Die Mondfinsternis bei uns
In Deutschland und in den östlichen Bereichen Mitteleuropas stand der Mond zu beginn der Halbschattenphase um 03:30 MESZ bereits tief im Westen. Etwa eine Stunde später um 04:30, als der Eintritt in den Kernschatten erfolgte, näherte sich der Mond bereits der südwestlichen Hörizontline; er stand an diesem Tag vor dem Sternbild Waage. Leider war es so, dass der Mond gegen 05:15 in den Dunstschichten der Atmosphäre versank und dann unter den Horizont wanderte, so dass der Beginn der totalen Phase gegen 05:30 MESZ nicht mehr beobachtet werden konnte. Schade!
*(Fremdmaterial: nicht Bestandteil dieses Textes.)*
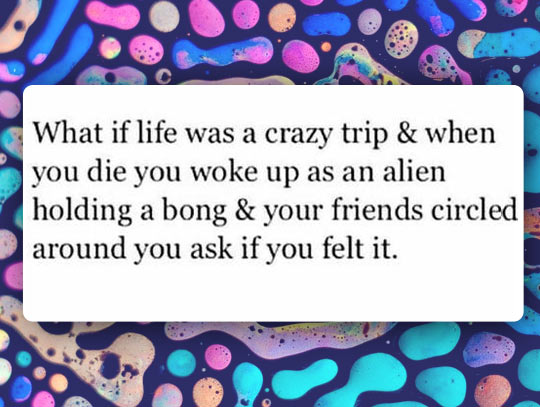 Life Is Just A Trip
Doch die gescholtene Horizontnähe einer Mondfinsternis hat auch einen gewissen Vorteil: Man kann den Mond während des Eintritts in den Kernschatten gemeinsam mit einem interessanten Horizontvordergrund fotografieren; außerdem verfärbt sich der Mond ebenfalls leicht rötlich – hervorgerufen durch eben die Horizontnähe. Auch die Übergänge vom Halbschatten zum Kernschatten lassen sich gut beobachten und fotografieren – für einen mit allen Wassern gewaschenen Hobbyastronomen ist eine totale Mondfinsternis auch trotz der abhanden gekommenen totalen MoFi-Phase ein aufregendes Himmelsschauspiel!